Neundorf atmete tief durch. Was immer diesen Stecher antrieb, seine Verbrechen zu begehen, er verfügte nicht nur über eine Unmenge von Wut und Hass, sondern auch über eine geradezu teuflische Intelligenz und Geschick, sich vor seinen Verfolgern zu verbergen. Oder war es nur Glück, von bösen Geistern vermittelte unverdiente Gunst? Sie wusste es nicht, hoffte nur, dass die Suche der Kollegen doch noch von Erfolg gekrönt sein würde.
Neundorf warf einen letzten Blick auf die Umgebung, lief am Rand des Weinbergs abwärts auf das Anwesen Klaus Heitorfs zu. Das Gespräch mit dem Mann und seiner französischen Lebensgefährtin hatte ihr zwar keine neuen Erkenntnisse über den Aufenthalt oder die Ziele Stechers, wohl aber über sein Verhältnis zu Benjamin Bartle gebracht.
Klaus Heitorf, ein kräftiger Mittvierziger, war vor acht Jahren entnervt aus seinem Beruf als Gymnasiallehrer in Mannheim ausgestiegen und hatte sich nach einer Zusatzqualifikation als Sozialpädagoge hier in der Nähe Carcassonnes niedergelassen, um schwererziehbare oder vorbestrafte Jugendliche in Einzeltherapie auf einem landwirtschaftlichen Anwesen zu sozialem und weitgehend aggressionsfreiem Verhalten zurückzuführen. Bisher war ihm dies – bis auf einen 15-jährigen, in einem Heim aufgewachsenen, schwer verhaltensgestörten Jungen, der mehrfach ohne jeden Anlass Menschen, darunter auch Heitorfs Partnerin, überfallen und niedergeschlagen hatte – gut gelungen.
Nach sechs bis zwölf Monaten gemeinsamem Leben und Arbeiten auf seinem Hof hatten die jungen Männer einen neuen Start in ein selbstbestimmtes Leben gewagt und dies auch – jedenfalls soweit Heitorf darüber Kenntnis hatte – weitgehend konfliktfrei bewältigt. So viele Probleme und Auseinandersetzungen Heitorf mit seinen Schutzbefohlenen auch ausfechten musste, dass einer von ihnen, noch dazu während der Arbeit auf dem Hof, von seiner eigenen Vergangenheit eingeholt und ermordet werden könnte, damit hatte er niemals gerechnet.

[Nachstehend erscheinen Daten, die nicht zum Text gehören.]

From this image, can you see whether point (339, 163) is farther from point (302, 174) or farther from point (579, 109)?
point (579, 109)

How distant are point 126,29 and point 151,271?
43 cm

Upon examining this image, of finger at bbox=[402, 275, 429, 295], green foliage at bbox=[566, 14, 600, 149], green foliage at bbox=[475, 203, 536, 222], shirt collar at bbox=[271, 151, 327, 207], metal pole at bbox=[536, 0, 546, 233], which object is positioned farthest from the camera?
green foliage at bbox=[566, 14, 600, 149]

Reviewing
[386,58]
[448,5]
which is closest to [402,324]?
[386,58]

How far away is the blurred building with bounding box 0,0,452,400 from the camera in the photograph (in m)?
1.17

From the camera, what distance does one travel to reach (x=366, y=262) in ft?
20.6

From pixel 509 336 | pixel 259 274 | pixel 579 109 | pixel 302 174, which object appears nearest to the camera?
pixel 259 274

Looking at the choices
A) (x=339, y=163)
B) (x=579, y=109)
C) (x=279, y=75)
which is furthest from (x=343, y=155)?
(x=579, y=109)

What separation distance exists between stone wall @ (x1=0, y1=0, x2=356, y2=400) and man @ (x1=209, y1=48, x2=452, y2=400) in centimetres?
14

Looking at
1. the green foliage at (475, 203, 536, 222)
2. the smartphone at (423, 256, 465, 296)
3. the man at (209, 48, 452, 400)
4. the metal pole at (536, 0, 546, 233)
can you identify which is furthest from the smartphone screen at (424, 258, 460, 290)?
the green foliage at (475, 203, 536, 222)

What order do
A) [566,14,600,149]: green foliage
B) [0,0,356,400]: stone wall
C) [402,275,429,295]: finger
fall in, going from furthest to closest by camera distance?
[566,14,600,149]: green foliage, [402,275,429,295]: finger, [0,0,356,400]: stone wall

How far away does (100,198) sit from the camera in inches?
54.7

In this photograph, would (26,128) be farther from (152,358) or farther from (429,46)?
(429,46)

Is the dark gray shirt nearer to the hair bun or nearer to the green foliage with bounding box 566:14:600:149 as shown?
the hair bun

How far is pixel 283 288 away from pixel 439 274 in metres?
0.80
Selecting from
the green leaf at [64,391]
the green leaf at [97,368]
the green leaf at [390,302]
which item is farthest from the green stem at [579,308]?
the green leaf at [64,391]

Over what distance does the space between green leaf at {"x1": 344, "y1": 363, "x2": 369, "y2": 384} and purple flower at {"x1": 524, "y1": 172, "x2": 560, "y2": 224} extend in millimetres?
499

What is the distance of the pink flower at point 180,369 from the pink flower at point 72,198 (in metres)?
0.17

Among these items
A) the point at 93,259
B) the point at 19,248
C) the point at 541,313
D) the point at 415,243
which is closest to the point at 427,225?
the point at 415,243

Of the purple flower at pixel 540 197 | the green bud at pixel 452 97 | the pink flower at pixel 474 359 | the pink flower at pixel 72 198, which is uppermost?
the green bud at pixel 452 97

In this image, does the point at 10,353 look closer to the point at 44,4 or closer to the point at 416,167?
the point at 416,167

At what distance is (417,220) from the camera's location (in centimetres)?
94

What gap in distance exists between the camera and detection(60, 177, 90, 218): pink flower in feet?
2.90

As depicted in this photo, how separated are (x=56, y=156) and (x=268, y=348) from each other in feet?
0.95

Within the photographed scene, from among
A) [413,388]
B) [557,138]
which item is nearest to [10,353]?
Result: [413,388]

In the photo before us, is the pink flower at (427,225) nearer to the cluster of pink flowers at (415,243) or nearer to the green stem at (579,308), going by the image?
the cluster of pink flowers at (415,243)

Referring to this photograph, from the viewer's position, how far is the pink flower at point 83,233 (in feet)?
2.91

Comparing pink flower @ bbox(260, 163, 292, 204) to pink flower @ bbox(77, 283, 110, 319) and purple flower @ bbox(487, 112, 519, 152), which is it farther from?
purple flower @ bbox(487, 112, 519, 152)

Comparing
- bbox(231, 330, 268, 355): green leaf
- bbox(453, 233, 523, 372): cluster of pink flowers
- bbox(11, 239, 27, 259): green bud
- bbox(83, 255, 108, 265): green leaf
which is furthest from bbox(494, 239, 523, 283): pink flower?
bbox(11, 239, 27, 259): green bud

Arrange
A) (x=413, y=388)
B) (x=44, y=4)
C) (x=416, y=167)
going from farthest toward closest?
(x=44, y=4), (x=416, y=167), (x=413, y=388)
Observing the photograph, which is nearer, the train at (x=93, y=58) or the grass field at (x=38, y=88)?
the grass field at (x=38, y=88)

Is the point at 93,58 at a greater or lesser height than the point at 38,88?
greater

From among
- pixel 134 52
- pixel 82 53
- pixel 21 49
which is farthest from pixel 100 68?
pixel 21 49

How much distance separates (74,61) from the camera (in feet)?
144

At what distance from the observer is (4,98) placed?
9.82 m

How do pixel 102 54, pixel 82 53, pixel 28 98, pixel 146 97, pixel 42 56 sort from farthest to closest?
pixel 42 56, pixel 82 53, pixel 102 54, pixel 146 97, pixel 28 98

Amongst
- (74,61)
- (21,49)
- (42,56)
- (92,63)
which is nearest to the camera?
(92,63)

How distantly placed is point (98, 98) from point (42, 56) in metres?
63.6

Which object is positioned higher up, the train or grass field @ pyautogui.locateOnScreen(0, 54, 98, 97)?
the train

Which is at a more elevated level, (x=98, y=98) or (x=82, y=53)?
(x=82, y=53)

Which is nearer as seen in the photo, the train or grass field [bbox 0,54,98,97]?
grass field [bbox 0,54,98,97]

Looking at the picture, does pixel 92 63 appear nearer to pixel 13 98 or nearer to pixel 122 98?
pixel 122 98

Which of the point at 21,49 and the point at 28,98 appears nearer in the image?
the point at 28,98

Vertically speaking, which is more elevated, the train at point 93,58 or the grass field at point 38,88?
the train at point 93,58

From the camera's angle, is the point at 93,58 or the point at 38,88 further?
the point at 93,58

»Benjamin war kein einfach zu handhabender Mensch«, sagte Heitorf überzeugt, als sie kurz nach dem Mittagessen auf der großen, von dunklen Steinen eingefassten Veranda zu dritt über den Ermordeten gesprochen hatten, »er machte sich das Leben selbst schwer. Eine problematische Persönlichkeitsstruktur – hin und hergerissen zwischen der Erkenntnis, sich an allgemeingültige Regeln halten zu müssen, um menschliches Miteinander überhaupt zu ermöglichen und dem kindlichen Trotz, etwas Besonderes zu sein und deshalb über allen Normen zu stehen.«
Bartle war, Neundorf hatte seine Akte unterwegs in der Snackbar des Nachtzuges nochmals ausführlich studiert, nach langer reiflicher Überlegung des Jugendrichters wegen einer nicht ableugbaren Verstrickung in Stechers Tierquälereien, dessen Überfällen auf junge und ältere Mitbürger sowie der nicht ganz auszuschließenden Mitverantwortung des damals 15-jährigen am Mord im Stuttgarter Schlossgarten zu einer einjährigen Einzeltherapie fernab seines instabilen Elternhauses verpflichtet worden. Seine Mutter war alkoholsüchtig, der Vater lebte meist mit anderen Frauen zusammen.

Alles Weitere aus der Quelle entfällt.